Reproduce all entries word for word.

----

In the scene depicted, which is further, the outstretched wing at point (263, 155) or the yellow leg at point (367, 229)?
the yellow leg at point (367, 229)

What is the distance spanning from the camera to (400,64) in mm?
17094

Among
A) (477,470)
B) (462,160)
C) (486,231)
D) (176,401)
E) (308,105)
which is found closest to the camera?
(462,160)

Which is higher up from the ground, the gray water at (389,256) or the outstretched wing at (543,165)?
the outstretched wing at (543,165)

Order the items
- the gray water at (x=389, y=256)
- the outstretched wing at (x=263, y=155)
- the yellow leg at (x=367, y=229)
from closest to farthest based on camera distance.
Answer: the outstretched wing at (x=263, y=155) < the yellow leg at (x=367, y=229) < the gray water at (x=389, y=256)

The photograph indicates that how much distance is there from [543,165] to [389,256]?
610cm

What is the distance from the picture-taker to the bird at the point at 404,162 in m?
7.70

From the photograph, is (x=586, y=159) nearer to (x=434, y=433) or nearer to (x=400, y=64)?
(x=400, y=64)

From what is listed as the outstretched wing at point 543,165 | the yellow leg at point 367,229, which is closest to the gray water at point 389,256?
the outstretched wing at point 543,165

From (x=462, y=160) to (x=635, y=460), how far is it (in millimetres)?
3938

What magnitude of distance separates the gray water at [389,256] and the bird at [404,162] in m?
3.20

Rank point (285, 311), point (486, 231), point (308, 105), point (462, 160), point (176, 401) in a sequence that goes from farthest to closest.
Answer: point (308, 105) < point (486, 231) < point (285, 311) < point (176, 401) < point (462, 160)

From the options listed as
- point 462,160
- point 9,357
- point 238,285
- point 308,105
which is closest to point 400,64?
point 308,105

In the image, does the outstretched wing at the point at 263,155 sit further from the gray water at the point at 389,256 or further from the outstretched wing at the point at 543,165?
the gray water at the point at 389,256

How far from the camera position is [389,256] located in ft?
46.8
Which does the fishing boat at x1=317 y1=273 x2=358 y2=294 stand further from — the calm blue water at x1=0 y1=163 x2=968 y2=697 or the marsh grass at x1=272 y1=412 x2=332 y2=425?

----

→ RESPONSE TO THIS TASK
In the scene depicted, which is further, the outstretched wing at point (263, 155) or the yellow leg at point (367, 229)?
the yellow leg at point (367, 229)

What is the distance spanning from the camera to (400,64) in mm?
17094

Among
A) (477,470)
B) (462,160)
C) (486,231)
D) (176,401)
E) (308,105)
which is found closest to the camera?
(462,160)

Which is higher up from the ground, the gray water at (389,256) or the outstretched wing at (543,165)?
the outstretched wing at (543,165)

Order the items
- the gray water at (x=389, y=256)
- the outstretched wing at (x=263, y=155)
- the yellow leg at (x=367, y=229)
from closest to farthest based on camera distance.
Answer: the outstretched wing at (x=263, y=155) < the yellow leg at (x=367, y=229) < the gray water at (x=389, y=256)

The photograph indicates that how much distance is there from [543,165] to [389,256]?
610cm

What is the distance from the picture-taker to the bird at the point at 404,162 in m?
7.70

From the photograph, is (x=586, y=159) nearer to (x=434, y=433) or nearer to (x=400, y=64)?
(x=400, y=64)

From what is listed as the outstretched wing at point 543,165 | the yellow leg at point 367,229, which is closest to the gray water at point 389,256?
the outstretched wing at point 543,165

From (x=462, y=160) to (x=635, y=460), how far is it (in millimetres)?
3938

What magnitude of distance separates the gray water at [389,256] and the bird at [404,162] in m?
3.20

Rank point (285, 311), point (486, 231), point (308, 105), point (462, 160), point (176, 401) in a sequence that goes from farthest to closest.
Answer: point (308, 105) < point (486, 231) < point (285, 311) < point (176, 401) < point (462, 160)

From the options listed as
- point 462,160
- point 9,357
- point 238,285
- point 308,105
which is closest to point 400,64?
point 308,105

In the image, does the outstretched wing at the point at 263,155 sit further from the gray water at the point at 389,256 or further from the outstretched wing at the point at 543,165?
the gray water at the point at 389,256

How far from the camera position is [389,256] located in ft?
46.8
Which does the fishing boat at x1=317 y1=273 x2=358 y2=294 stand further from — the calm blue water at x1=0 y1=163 x2=968 y2=697 or the marsh grass at x1=272 y1=412 x2=332 y2=425?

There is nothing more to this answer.